Supplied text:
┌────────
Value engineering is the systematic process of identifying necessary best value project components and providing alternative solutions without compromising on quality or performance. Value engineering is not the same as cost cutting, which may result in indiscriminately replacing all high-quality materials, important design elements, mechanical systems, or electrical components with lower quality focusing only on reducing the bottom line.
The positive goal of value engineering is to improve the cost effectiveness of your project. When practiced correctly, this can lead to a more economically efficient design that may result in lower construction and operational costs. However, there can be added initial cost if the component value will ultimately be more beneficial in meeting the needs of the end user, minimizing maintenance and operation costs, or saving life cycle costs by spending a little more up-front.
└────────
Extracted data:
┌────────
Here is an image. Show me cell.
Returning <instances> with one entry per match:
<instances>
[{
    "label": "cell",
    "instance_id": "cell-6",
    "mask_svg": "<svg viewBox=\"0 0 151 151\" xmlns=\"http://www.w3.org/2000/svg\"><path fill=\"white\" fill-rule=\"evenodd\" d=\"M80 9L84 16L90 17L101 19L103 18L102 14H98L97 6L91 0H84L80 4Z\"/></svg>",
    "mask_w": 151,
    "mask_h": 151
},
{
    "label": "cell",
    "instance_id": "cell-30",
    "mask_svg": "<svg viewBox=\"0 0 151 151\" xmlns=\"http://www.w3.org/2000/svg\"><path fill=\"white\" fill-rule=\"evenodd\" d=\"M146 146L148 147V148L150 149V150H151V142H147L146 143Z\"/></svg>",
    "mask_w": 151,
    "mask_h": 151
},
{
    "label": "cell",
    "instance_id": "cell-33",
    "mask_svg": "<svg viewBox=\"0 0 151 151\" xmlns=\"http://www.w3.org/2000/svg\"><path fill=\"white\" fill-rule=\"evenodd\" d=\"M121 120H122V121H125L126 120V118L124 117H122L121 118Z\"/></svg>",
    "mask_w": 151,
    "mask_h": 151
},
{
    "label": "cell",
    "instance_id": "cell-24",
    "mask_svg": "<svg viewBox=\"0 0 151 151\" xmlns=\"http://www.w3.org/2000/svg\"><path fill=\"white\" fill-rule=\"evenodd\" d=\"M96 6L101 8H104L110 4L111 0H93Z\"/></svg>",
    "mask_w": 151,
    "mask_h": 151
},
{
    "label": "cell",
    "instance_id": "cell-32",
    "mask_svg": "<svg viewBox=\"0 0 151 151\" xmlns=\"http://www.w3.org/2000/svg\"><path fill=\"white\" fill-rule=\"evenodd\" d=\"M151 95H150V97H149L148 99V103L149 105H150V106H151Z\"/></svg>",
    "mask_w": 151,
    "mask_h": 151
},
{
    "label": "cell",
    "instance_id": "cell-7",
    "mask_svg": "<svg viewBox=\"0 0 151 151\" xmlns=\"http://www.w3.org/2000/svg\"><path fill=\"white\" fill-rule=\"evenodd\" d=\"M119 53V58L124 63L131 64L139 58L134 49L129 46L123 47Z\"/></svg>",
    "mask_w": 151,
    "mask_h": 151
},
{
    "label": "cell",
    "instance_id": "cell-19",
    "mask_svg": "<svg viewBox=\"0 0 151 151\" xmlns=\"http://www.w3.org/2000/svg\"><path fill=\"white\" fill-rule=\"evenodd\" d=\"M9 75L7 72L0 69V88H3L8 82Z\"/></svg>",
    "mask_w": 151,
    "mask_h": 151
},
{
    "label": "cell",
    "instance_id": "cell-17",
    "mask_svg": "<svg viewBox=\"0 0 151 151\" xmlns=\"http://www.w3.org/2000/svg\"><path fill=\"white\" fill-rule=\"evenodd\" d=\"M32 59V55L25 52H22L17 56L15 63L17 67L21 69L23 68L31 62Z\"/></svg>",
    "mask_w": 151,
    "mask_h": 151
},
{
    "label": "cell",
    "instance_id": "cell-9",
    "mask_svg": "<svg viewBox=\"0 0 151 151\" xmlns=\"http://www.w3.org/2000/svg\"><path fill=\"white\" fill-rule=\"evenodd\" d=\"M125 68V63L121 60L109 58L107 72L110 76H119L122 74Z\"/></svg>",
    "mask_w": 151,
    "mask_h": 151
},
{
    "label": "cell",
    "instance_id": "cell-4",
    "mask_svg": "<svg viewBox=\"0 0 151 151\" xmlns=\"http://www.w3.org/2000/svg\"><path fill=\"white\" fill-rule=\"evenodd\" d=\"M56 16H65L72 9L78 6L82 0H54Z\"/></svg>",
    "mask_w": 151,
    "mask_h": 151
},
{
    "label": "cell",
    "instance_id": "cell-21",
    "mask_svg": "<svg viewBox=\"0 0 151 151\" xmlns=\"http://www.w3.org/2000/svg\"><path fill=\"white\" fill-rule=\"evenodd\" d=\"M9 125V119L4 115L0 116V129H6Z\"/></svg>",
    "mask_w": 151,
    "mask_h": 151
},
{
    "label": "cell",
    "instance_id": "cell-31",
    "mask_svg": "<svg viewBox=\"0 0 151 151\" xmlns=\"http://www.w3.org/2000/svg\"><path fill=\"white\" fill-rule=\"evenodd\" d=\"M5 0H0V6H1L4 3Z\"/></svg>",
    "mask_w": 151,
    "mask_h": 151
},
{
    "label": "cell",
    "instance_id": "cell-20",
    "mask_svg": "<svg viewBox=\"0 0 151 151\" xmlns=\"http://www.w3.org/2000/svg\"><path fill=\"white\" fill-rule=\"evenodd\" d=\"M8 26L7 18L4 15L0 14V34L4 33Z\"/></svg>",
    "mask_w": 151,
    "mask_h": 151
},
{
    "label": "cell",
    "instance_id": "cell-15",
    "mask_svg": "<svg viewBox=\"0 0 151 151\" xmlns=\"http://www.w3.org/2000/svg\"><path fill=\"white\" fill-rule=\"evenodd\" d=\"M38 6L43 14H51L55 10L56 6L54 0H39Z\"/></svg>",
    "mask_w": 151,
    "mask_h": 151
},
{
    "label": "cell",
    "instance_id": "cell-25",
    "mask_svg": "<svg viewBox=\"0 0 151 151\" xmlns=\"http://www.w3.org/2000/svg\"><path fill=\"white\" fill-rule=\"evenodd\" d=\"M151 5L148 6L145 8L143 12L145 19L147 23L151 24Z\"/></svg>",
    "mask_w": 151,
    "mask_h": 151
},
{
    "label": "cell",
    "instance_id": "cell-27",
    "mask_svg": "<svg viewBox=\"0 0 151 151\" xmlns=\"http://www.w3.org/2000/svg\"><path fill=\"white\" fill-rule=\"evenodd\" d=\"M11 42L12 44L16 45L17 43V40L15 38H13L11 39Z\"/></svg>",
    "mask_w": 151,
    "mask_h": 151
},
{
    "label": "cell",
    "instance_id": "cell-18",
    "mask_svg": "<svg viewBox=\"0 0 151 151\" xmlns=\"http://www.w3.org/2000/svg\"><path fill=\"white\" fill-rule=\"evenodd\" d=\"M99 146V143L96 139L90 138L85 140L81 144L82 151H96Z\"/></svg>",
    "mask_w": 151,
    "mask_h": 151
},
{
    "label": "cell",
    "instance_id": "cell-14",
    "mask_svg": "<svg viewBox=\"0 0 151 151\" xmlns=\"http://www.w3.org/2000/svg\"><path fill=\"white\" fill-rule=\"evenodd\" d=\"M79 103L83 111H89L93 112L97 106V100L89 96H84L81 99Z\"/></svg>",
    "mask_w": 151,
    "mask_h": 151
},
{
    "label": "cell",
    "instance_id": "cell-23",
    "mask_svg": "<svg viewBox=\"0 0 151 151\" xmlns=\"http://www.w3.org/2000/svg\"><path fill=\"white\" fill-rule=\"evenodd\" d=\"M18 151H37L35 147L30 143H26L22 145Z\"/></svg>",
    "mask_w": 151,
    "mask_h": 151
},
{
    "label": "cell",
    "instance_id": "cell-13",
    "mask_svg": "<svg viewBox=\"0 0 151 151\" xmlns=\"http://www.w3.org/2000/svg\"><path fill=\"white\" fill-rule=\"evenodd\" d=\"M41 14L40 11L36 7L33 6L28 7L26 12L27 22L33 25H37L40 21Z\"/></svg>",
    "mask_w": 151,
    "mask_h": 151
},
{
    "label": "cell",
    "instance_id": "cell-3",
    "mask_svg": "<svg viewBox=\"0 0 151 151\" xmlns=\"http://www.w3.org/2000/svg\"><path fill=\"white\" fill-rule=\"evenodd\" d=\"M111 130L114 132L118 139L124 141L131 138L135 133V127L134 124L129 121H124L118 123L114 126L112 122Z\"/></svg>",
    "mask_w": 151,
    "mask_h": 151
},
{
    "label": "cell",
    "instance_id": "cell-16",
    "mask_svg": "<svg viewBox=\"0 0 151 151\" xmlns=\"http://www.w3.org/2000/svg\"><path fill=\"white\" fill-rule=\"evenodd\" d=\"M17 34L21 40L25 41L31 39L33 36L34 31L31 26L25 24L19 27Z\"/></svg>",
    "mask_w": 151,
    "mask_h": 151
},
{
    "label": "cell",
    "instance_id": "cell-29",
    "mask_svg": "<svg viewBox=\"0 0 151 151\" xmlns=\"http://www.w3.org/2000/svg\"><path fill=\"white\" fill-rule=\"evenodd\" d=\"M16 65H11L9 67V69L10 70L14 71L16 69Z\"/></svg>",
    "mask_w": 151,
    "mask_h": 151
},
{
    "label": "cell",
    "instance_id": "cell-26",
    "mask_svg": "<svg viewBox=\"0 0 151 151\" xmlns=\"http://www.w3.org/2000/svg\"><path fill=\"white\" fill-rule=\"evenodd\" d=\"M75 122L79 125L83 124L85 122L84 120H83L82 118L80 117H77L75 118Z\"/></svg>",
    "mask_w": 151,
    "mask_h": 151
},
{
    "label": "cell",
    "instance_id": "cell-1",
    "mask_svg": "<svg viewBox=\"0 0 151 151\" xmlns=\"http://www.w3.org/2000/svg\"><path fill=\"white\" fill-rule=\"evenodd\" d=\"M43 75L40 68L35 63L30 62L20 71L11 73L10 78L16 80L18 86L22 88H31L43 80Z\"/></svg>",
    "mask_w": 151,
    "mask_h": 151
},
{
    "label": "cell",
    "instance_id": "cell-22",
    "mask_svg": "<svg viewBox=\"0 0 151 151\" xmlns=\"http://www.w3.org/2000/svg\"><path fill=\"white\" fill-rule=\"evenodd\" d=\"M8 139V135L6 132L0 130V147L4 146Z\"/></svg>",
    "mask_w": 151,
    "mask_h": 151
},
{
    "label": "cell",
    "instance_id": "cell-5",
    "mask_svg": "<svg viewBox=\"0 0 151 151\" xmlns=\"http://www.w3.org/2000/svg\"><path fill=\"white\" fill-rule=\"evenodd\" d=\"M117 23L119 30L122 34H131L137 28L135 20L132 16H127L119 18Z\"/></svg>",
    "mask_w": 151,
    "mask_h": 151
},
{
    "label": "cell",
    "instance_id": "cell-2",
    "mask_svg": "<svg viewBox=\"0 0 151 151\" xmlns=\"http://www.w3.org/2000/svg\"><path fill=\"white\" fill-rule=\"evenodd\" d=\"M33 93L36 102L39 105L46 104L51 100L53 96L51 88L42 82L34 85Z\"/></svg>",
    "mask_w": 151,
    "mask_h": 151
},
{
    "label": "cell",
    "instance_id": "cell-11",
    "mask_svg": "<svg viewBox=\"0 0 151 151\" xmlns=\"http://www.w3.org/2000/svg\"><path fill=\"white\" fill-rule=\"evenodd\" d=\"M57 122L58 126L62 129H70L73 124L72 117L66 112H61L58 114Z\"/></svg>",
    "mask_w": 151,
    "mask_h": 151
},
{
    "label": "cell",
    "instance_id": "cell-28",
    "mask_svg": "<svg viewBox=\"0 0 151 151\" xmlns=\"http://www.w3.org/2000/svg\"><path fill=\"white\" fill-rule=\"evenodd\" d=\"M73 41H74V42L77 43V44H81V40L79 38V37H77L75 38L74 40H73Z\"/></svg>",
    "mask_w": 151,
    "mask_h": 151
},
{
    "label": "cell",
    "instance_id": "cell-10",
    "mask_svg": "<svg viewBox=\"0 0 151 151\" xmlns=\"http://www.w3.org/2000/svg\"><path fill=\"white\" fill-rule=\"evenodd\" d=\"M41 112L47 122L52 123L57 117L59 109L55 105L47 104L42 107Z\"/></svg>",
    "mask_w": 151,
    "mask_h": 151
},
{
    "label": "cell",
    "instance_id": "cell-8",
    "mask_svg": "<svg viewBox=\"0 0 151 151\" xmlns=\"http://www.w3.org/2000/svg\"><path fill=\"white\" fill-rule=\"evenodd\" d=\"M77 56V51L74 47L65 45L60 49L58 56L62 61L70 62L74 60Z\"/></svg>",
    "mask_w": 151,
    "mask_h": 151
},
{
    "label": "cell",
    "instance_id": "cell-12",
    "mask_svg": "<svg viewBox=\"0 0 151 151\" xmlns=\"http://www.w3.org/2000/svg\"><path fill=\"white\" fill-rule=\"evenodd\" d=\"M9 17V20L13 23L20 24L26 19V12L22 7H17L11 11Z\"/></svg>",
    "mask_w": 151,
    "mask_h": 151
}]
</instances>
└────────
Apply what you read:
1/ From the value engineering text, copy word for word the passage between "Value engineering is the" and "the bottom line.", inclusive.
2/ In the value engineering text, what is value engineering said to be different from?
3/ Write the next part of the value engineering text, starting after its final sentence.

Answers to the exercises:
1/
Value engineering is the systematic process of identifying necessary best value project components and providing alternative solutions without compromising on quality or performance. Value engineering is not the same as cost cutting, which may result in indiscriminately replacing all high-quality materials, important design elements, mechanical systems, or electrical components with lower quality focusing only on reducing the bottom line.

2/ Cost cutting.

3/
According to Designing Buildings Wiki, the value engineering process remains generally consistent:
|Step 1:||Identify the material makeup of a project|
|Step 2:||Analyze the functions of those elements. (What do they each do?)|
|Step 3:||Develop alternative solutions for delivering those functions. (What else could do this?)|
|Step 4:||Assess the alternative solutions. (Can this deliver the same function, experience, and qualities the organization demands?)|
|Step 5:||Allocate costs to the alternative solutions. (How much will this cost?)|
|Step 6:||Develop alternatives with the highest likelihood of success. (What will do the best job for the longest time in the specific context of this project?)|
In this process, value is defined as function over cost (Value=Function/Cost)
In the process of programming, new facility wants and needs are established, as well as the scope of the project to be designed. Initial information is derived from a functional analysis of your existing program, critically identifying those building elements that support mission delivery and those that interfere with it. This may include the amount of space needed for specific components and the relationship between the spaces, durability and quality of the materials used. It can also look at energy efficiency associated with the type of windows, exterior wall, roof construction, mechanical systems, and electrical components currently used. From this knowledge you can determine where to place value in your project.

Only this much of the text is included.